WHAT IS REQUIRED: Reproduce every one of the items below, line for line, with no changes.

[Items from a spatial question set]

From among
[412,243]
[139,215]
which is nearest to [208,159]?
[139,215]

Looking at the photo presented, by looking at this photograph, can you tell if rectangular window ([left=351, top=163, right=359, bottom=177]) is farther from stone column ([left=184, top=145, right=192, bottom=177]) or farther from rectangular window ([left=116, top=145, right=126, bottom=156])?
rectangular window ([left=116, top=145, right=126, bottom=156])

SOLUTION FOR THIS EXERCISE:
From among
[412,243]
[139,215]
which is nearest to [208,159]?
[139,215]

Looking at the photo presented, by looking at this photograph, can you tell if rectangular window ([left=351, top=163, right=359, bottom=177]) is farther from stone column ([left=184, top=145, right=192, bottom=177]) or farther from rectangular window ([left=116, top=145, right=126, bottom=156])?
rectangular window ([left=116, top=145, right=126, bottom=156])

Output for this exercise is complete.